§ **Exercise objective**:
Report every line in the records below that contains the string "distance". Case counts.
Start of Records to use
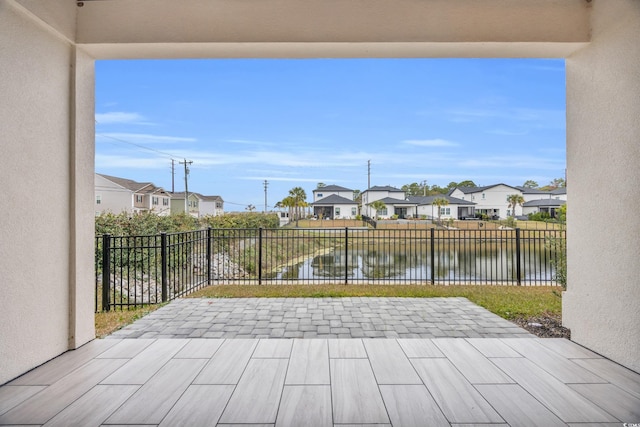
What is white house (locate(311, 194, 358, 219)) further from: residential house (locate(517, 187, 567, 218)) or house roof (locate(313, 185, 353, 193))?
residential house (locate(517, 187, 567, 218))

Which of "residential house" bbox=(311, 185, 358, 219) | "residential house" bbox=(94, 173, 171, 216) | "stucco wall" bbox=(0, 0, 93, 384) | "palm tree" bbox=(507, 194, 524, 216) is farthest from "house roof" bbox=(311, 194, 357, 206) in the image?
"stucco wall" bbox=(0, 0, 93, 384)

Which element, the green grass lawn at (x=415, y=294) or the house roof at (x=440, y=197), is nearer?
the green grass lawn at (x=415, y=294)

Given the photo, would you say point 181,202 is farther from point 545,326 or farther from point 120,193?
point 545,326

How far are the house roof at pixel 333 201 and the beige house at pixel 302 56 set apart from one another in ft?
99.7

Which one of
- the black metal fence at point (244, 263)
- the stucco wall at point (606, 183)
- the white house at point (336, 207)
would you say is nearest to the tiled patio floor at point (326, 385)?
the stucco wall at point (606, 183)

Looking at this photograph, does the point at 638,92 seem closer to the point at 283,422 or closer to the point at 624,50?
the point at 624,50

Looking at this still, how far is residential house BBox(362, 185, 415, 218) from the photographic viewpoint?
106 ft

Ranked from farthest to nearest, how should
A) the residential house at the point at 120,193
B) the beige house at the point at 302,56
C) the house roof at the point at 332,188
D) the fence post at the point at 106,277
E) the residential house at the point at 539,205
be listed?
the house roof at the point at 332,188 < the residential house at the point at 539,205 < the residential house at the point at 120,193 < the fence post at the point at 106,277 < the beige house at the point at 302,56

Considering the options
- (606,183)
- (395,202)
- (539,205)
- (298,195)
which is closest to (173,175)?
(298,195)

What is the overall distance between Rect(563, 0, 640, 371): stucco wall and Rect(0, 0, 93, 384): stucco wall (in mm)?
4110

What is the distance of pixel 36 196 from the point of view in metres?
2.25

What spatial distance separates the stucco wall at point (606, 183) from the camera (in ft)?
7.29

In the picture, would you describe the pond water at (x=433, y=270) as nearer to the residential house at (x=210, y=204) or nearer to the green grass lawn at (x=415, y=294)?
the green grass lawn at (x=415, y=294)

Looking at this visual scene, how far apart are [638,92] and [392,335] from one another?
103 inches
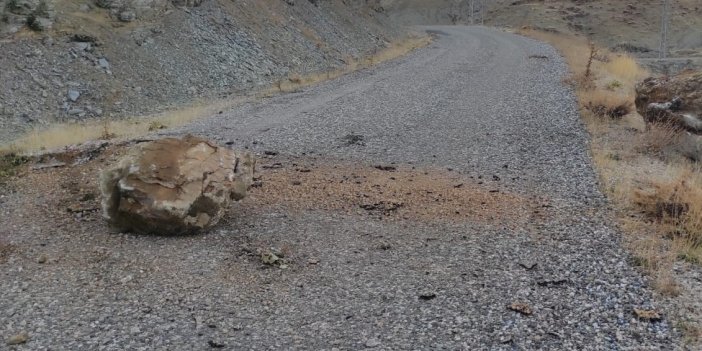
End of Records to use
§ **Right answer**:
What is the overall distance between Rect(563, 0, 640, 371): stucco wall and Rect(0, 0, 93, 384): stucco wall (in mm)?
What is the distance of pixel 36 196 from the point of view in metres?
What spatial distance separates the stucco wall at point (606, 183) from the camera (in ft)?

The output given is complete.